## TO DO:
Transcribe the data underneath exactly, keeping every word in place.

## MATERIAL PROVIDED:
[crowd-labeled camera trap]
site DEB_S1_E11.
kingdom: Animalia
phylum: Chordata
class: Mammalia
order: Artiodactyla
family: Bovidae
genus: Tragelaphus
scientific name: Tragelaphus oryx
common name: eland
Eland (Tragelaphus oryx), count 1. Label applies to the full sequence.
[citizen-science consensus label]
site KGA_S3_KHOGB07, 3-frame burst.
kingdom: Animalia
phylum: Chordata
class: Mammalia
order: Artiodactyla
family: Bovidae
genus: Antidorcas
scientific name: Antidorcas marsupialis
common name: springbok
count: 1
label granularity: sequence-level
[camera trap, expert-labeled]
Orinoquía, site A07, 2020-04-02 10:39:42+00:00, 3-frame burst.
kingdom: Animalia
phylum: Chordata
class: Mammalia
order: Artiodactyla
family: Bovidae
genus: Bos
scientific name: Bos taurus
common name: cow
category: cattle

## ANSWER TO THE EXERCISE:
[crowd-labeled camera trap]
site DEB_S1_E11.
kingdom: Animalia
phylum: Chordata
class: Mammalia
order: Artiodactyla
family: Bovidae
genus: Tragelaphus
scientific name: Tragelaphus oryx
common name: eland
Eland (Tragelaphus oryx), count 1. Label applies to the full sequence.
[citizen-science consensus label]
site KGA_S3_KHOGB07, 3-frame burst.
kingdom: Animalia
phylum: Chordata
class: Mammalia
order: Artiodactyla
family: Bovidae
genus: Antidorcas
scientific name: Antidorcas marsupialis
common name: springbok
count: 1
label granularity: sequence-level
[camera trap, expert-labeled]
Orinoquía, site A07, 2020-04-02 10:39:42+00:00, 3-frame burst.
kingdom: Animalia
phylum: Chordata
class: Mammalia
order: Artiodactyla
family: Bovidae
genus: Bos
scientific name: Bos taurus
common name: cow
category: cattle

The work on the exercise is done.